Application is down
Incident Report for Totango
Postmortem

Event Description 

Users attempting to login, work with segments or view account profiles were latency, system timeouts and inability to log in.

Findings & Timeline

Reported: August 1st, 2022 17:52 GMT

At 17:52 GMT, Totango Engineering team reported a latency and Totango users began to experience issues with viewing segments, account profiles and occasional issues logging into the application

Identified: August 1st, 2022  18:48 GMT

At 18:48 GMT, Totango Engineering team implemented a short term fix to allow for normal operations to resume temporarily.
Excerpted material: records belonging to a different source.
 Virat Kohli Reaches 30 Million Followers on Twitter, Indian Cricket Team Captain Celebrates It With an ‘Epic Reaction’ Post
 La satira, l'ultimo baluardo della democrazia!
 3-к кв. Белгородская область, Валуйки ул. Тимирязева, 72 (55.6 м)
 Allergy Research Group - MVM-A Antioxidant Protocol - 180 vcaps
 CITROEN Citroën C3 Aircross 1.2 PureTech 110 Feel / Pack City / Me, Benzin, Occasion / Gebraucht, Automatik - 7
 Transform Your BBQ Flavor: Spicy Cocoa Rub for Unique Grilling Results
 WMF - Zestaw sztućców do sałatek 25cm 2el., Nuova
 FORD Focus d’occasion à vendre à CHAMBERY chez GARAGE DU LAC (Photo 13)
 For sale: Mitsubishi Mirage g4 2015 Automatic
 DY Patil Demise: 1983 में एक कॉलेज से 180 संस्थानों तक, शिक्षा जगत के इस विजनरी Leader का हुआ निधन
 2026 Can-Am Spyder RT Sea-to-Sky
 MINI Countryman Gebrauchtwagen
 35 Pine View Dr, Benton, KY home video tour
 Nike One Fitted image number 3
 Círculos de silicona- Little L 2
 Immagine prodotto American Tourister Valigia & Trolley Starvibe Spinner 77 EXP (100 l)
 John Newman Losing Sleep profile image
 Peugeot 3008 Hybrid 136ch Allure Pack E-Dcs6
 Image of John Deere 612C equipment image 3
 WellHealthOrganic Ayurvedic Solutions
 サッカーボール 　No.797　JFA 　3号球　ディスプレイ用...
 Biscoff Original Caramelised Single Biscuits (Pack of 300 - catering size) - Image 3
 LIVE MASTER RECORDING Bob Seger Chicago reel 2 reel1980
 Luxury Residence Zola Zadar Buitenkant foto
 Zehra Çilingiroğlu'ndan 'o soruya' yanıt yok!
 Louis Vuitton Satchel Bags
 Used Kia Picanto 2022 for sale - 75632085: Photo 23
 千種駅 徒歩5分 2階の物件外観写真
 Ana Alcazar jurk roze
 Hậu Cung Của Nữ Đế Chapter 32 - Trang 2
However the root cause had not yet been completely resolved.

At 19:42 GMT The system issues returned and users were no longer able to access the application.

At 20:54 GMT The issue was isolated, allowing us to restore normal operations to the application.

Resolved: August 1st, 2022 21:24 GMT

The root cause was fully resolved.

Root Cause

A sudden and large volume of account data was introduced on the shared index in ElasticSearch. This data load caused all services on the shared index to timeout all search requests,  leading to the Data API thread pool to fill and eventually shutdown causing the system to become unresponsive.

Corrective Action

  • Re-shard the problematic index out of the shared index - Done
  • Increased monitoring and alert systems when a service is approaching a high volume of documents on the shared index - Ongoing
Posted Aug 02, 2022 - 20:28 UTC

Resolved
This incident has been resolved.
Posted Aug 02, 2022 - 18:42 UTC
Monitoring
A fix has been implemented and we are monitoring the results.
Posted Aug 01, 2022 - 21:24 UTC
Update
We have taken steps to mitigate the issues and the system should be returned to normal operation. We are continuing to review and make sure this does not change. Please accept our apologies for the incident.
Posted Aug 01, 2022 - 20:54 UTC
Investigating
We have identified performance issues again on the system and are back to investigating the issue on high priority.
Posted Aug 01, 2022 - 19:49 UTC
Monitoring
A fix has been implemented and we are monitoring the results.
Posted Aug 01, 2022 - 18:48 UTC
Identified
The issue has been identified and a fix is being implemented.
Posted Aug 01, 2022 - 18:20 UTC
Investigating
We are currently investigating problems logging into the Totango application and are working to
restore service.
Thank you for your patience while we’re looking into it.
Posted Aug 01, 2022 - 17:52 UTC
This incident affected: Totango Web Application.